**RECORDED DATA:**
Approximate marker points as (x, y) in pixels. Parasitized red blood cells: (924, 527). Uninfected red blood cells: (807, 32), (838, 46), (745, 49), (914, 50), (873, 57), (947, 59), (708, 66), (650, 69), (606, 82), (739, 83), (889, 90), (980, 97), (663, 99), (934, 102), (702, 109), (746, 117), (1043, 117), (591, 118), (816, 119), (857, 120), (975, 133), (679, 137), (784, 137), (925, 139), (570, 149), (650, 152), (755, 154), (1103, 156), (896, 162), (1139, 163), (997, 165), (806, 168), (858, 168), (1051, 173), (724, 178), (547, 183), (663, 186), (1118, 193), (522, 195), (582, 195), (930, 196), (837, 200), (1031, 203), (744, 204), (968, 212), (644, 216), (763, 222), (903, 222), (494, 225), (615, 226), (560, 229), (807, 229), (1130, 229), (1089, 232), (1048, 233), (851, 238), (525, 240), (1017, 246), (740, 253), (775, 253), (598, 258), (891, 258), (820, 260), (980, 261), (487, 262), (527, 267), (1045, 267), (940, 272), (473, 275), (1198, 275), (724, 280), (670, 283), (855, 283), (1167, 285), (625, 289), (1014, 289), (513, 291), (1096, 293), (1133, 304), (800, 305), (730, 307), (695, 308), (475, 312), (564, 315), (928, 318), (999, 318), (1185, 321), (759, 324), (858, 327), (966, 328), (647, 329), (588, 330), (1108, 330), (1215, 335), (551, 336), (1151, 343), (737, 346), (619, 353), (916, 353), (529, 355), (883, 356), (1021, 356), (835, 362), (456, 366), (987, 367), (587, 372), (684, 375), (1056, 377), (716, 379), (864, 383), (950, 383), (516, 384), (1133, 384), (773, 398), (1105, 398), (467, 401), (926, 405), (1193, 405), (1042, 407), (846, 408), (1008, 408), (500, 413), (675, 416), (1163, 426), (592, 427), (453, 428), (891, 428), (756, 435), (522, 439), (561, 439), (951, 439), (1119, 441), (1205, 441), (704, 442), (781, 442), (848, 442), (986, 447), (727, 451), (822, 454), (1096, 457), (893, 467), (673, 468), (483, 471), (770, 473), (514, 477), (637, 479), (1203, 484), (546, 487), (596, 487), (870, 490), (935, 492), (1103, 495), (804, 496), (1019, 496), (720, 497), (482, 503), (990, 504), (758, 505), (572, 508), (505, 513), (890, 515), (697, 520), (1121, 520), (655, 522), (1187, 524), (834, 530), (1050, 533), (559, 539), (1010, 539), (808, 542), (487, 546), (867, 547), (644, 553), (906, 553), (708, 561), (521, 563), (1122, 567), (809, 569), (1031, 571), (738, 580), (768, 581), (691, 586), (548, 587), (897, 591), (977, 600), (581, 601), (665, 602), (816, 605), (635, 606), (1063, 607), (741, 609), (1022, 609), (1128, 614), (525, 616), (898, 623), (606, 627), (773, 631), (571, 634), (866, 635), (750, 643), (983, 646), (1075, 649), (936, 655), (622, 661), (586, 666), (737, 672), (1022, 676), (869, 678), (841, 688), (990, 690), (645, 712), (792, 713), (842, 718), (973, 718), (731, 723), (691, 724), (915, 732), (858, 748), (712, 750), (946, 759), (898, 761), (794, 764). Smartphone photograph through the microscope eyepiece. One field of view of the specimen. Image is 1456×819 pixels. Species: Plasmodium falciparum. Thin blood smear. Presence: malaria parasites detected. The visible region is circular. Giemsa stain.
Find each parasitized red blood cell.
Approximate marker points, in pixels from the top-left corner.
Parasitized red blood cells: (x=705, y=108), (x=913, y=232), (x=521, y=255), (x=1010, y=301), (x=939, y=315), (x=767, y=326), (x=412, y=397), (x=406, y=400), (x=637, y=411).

**TASK BRIEF:**
The lines from the one containing "Approximate marker points, in" through the last line of the material above are to be copied exactly, both ends included.

**RESPONSE AREA:**
Approximate marker points, in pixels from the top-left corner.
Parasitized red blood cells: (x=705, y=108), (x=913, y=232), (x=521, y=255), (x=1010, y=301), (x=939, y=315), (x=767, y=326), (x=412, y=397), (x=406, y=400), (x=637, y=411).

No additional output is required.